Pflegefall Firmen-Gedächtnis


Artikel erschienen in Swiss IT Magazine 2006/02

     

Wenn es darum geht, den Einsatz von Internet,
E-Mail und Computer im Unternehmen zu regeln, dann hat fast jeder grössere Betrieb Weisungen, die festhalten, was mit diesen ICT-Mitteln nicht getan werden darf. In den meisten Unternehmen sind Missbräuche jedoch ein eher marginales Problem. Sie lassen sich zudem auch durch strikte Weisungen nicht vollständig verhindern. Wichtiger wäre es daher, statt den falschen, den richtigen Umgang mit diesen Ressourcen zu definieren. Wurde zum Beispiel den Mitarbeitern schon genau erklärt, welche der tagtäglichen E-Mails langfristig archiviert werden müssen und wie das geht? Existiert eine klare Vorgabe, wie mit Attachments umzugehen ist? Wurde sichergestellt, dass Mitarbeiter geschäftliche Mails nicht (nur) in ihrem persönlichen Outlook-Ordner aufbewahren, den sie womöglich noch passwortgeschützt haben?





Die Einhaltung der gesetzlichen Vorgaben über die Aufbewahrung von Geschäftsbüchern und -korrespondenz ist nur ein Grund, sich mit diesen Fragen auseinanderzusetzen. Das Eigeninteresse des Unternehmens, den Überblick trotz der wachsenden Datenflut nicht zu verlieren, müsste im Grunde noch grösser sein. Viele Unternehmen haben aber nur jene Daten im Griff, die in strukturierter oder halb-strukturierter Form in Geschäftsanwendungen wie etwa CRM-Systemen, Produktedatenbanken oder Finanzverwaltungssystemen lagern. Bei «frei» geschaffenen und verarbeiteten Dokumenten wie Word-Dateien oder E-Mails sind die Mitarbeiter häufig auf sich alleine gestellt, von rudimentären Mechanismen wie etwa den Suchfunktionen einer E-Mail-Lösung abgesehen. Die Mitarbeiter behelfen sich (in optimaleren Fällen) mit nach einem persönlichen (und damit jedesmal anderem) Schema angelegten Unterordnern in irgendwelchen Server-Verzeichnissen oder installieren (weniger zur Freude der IT) persönliche Suchtools wie Google. Teamfähig ist das eher selten.

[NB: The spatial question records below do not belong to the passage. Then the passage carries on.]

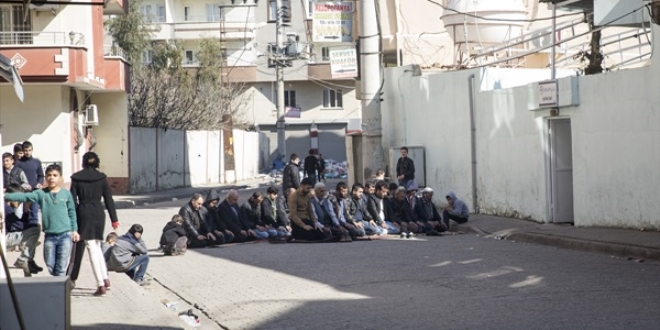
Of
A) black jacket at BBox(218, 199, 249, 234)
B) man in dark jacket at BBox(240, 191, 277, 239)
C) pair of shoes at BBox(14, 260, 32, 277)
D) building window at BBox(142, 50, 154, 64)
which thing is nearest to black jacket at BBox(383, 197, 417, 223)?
man in dark jacket at BBox(240, 191, 277, 239)

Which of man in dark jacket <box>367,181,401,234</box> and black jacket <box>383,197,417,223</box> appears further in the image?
black jacket <box>383,197,417,223</box>

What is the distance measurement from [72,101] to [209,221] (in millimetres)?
17573

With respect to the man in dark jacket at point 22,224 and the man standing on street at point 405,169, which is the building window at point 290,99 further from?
the man in dark jacket at point 22,224

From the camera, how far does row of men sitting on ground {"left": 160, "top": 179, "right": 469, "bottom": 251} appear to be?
21.4 meters

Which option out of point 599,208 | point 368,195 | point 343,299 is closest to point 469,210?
point 368,195

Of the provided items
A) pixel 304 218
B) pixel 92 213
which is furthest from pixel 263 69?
pixel 92 213

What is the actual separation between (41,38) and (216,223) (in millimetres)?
16837

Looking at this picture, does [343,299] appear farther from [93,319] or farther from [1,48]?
[1,48]

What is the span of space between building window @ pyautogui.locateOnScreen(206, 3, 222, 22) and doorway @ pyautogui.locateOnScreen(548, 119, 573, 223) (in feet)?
173

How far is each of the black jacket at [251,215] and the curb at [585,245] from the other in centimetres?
451

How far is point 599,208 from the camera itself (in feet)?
69.0

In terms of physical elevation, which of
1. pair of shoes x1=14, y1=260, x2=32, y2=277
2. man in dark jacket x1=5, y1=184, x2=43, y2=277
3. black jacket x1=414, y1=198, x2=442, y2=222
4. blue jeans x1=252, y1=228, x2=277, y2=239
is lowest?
blue jeans x1=252, y1=228, x2=277, y2=239

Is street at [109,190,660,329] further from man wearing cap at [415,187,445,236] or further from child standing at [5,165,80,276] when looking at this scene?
man wearing cap at [415,187,445,236]

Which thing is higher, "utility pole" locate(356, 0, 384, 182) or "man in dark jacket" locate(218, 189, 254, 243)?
"utility pole" locate(356, 0, 384, 182)
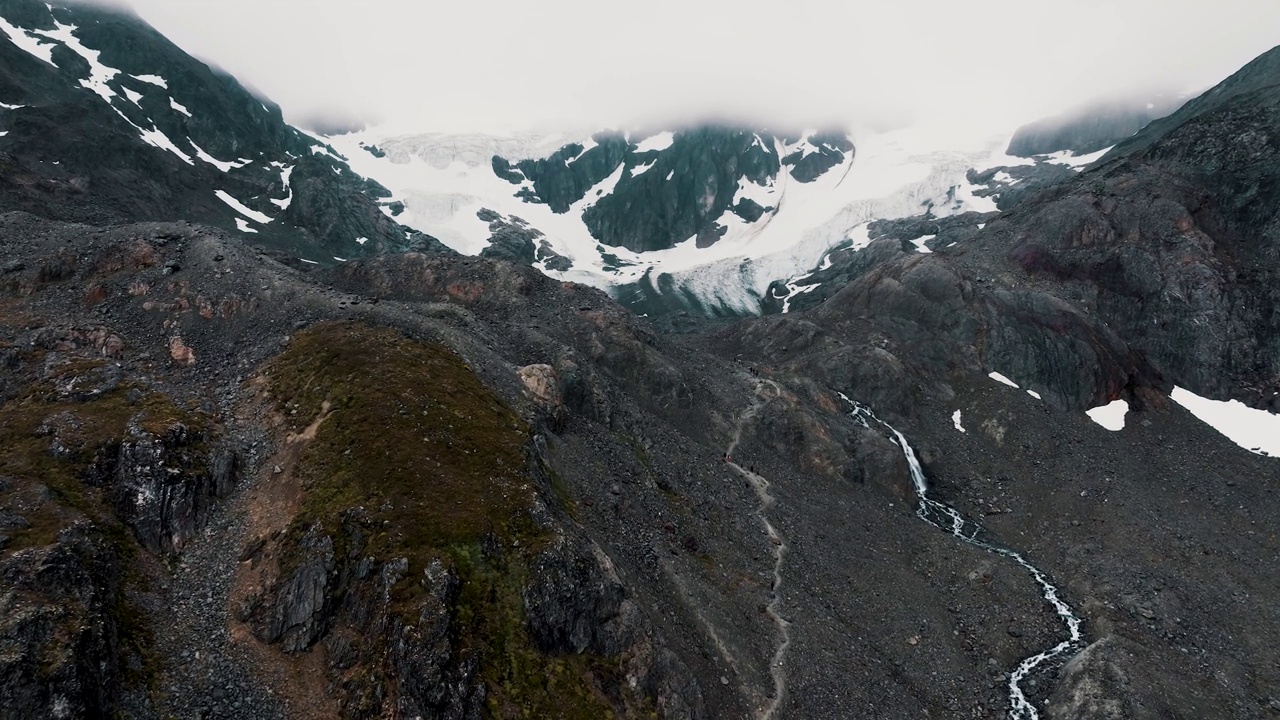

Hinzu kommt das oft unterschätzte Problem, dass auf absehbare Zeit kaum ein Betrieb nur mit elektronischen oder nur mit Papierdokumenten arbeiten kann und will. Ersteres erfordert Dokumenten-Management-Systeme inklusive Scan-Prozesse, die aufwendig sind. Letzteres ist vielerorts je länger je mehr deshalb nicht mehr denkbar, weil sich nicht alle elektronisch vorliegenden Informationen auf Papier unter Erhaltung ihrer Funktionalität und Inhalte festhalten lassen. Das bedeutet freilich, dass der Dokumenten-Handling-Aufwand insgesamt deutlich steigt und nicht wie vielleicht erhofft abnimmt: Statt nur die Papierakten, muss nun parallel auch die elektronische Dokumentenablage à jour gehalten werden, und zwei «Files» in derselben Sache bedeuten ganz einfach mehr Overhead.





Wer die Lösung nur in technischen Massnahmen sieht, verkennt das Problem. Es geht auch nicht um die gesetzliche Aufbewahrungs-Anforderungen. Hierfür gibt es Lösungen. Die Herausforderung liegt darin, dass es trotz zweigeteilter Ablage und Mail-Volumen-Wachstum noch möglich ist, Dokumente und Vorgänge auch ­später noch nachvollziehen zu können. Will sich ein Unternehmen nicht darauf verlassen, dass der damals zuständige Mitarbeiter noch vorhanden ist, muss es die nötigen organistorischen Vorgaben zur Ablage heute schon treffen. Denn anders als das menschliche Gedächtnis optimiert sich die Ablage im Betrieb nicht von selbst.